Personally I think that the best compromise solution would be to only allow non-ascii characters for domain names in different languages if there are submitted with a paired up romainization version that can be equally accepted for the same domain. So using my previous example, one could equally specify ".jp" in Japanese Kanji, ".jp-yn9d427hcvb" in punycode, or "nihonjin
For those that argue that it does not matter if a domain name is only specified in a foreign language, if all of the hosted content is in the same foreign language forget about all of current International collaboration in Mathematical, Scientific, Engineering, Programming, and other fields. (You can write an entire math proof or software program using only symbols without a single human word.)
Even for individual one-on-one e-mail communications between people in different countries that are able to communicate in a common language this would still be a problem, since a large percentage of e-mail accounts are hosted with a user's local ISP, that in future may leave them stuck with a non-ASCII e-mail address that would cut them off from the rest of the world.
While I don't like to raise too much sturm und drang about it, as a native English speaker I must still take some affront at the chutzpah with which these dirty foreigners waltz into our tongue, thinking they have carte blanche to sully our language.
10 PRINT CHR$(205.5+RND(1)); : GOTO 10
As a person who can read/write Japanese(similar to, but a bit different from Chinese) characters, I don't know why ICANN thought this was a good idea. It's not like the actual contents of pages had to be in Latin characters, so "Allowing use of other languages" is not really an issue. Only the address had to be in Latin characters.
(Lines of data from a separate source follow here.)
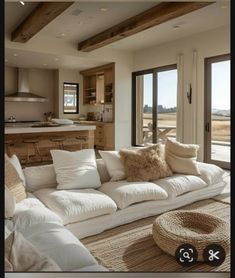 a living room filled with white furniture and lots of windows next to an open kitchen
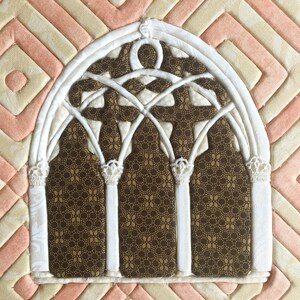 May include: A white fabric archway with a brown patterned fabric background. The archway has a decorative design with multiple arches and a pointed top.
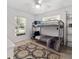 Well-lit bedroom with a bunk bed, neutral color scheme and simple decorations at 9330 Se 106Th Pl, Belleview, FL 34420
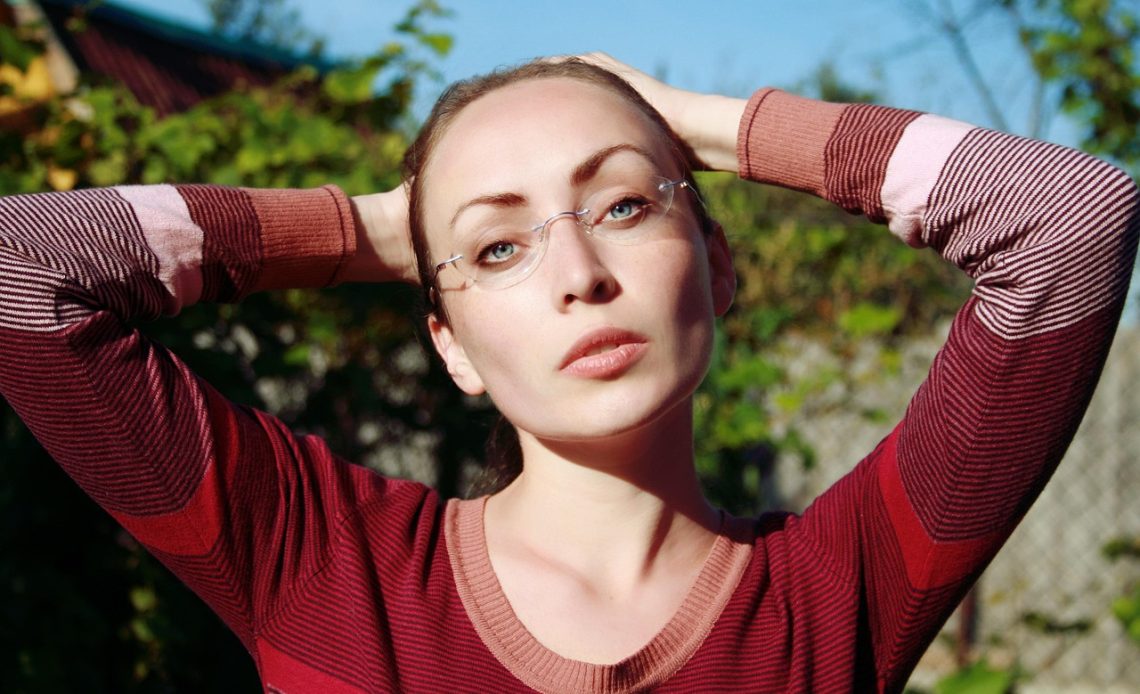 Vrouw die een strakke turtleneck draagt en zichzelf bekijkt in een passpiegel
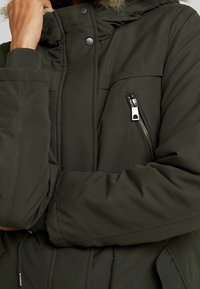 Olivgrön puffjacka med en foder av päls på huvan, dragkedjeförsedd bröstficka och elastiska ärmslut för värme och komfort.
Having all internet users use the 26 (x2 for capitals) letters of the Latin charset and 10 numbers is a much, much simpler than having everyone try to learn all the letters of all the character sets out there.
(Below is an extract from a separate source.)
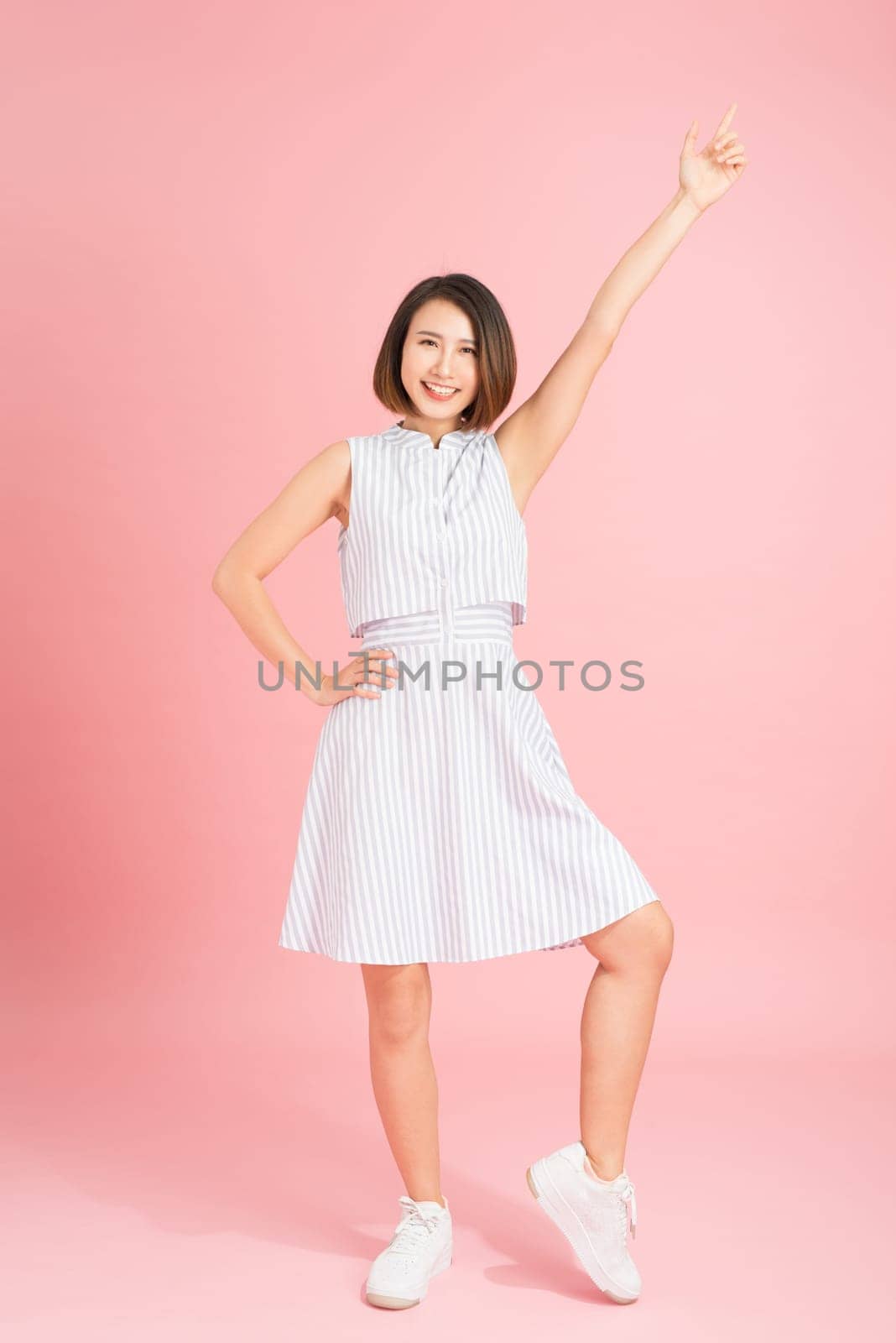 Beautiful young woman in light blue dress dancing on pink background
This is going to make administration harder.
If you started getting hacking attacks from .com, would you even know how to type that into your firewall? If you got an email from @.com, do you think you could describe the address over the phone to a colleague? From the preview, it appears Slashdot is filtering out Japanese characters I used for the addresses. The above examples would be tokyo.com and shujin@osaka.com if they were forced to be in latin. And that's something that's usable by both Japanese and foreigners, whereas the Japanese-character addresses are for 'Japanese only'.
I hope ICANN reconsiders and returns to latin+numbers only addresses.
Everything that's even remotely interesting on the Internet is either blocked in China or English language. Native Chinese sites is nothing but censored propaganda anyway.
There are plenty of Chinese folks all around the world who would like to use this. It's not just the mainland.
Forget thrust, drag, lift and weight. Airplanes fly because of money.
Hm, there was some of it ("what for / useless / why those people won't just learn our script") on the occasion of last such ICANN news (regarding TLDs in, among others, Arabic script IIRC)
Yeah, the language is about communication. And in todays world, there are lots of people for whom even Latin alphabet itself looks like, say, Georgian alphabet to you. Accidentally, they are often amongst those with most to gain, if they had less roadblocks in communication.
One that hath name thou can not otter
Kana developed out of man'yougana, the old "rebus" method of using Chinese characters for their sounds to spell Japanese words. Katakana were partial characters, and hiragana were cursive. Chinese has its own analogous system, called zhuyin fuhao, whose alphabet begins bo-po-mo-fo.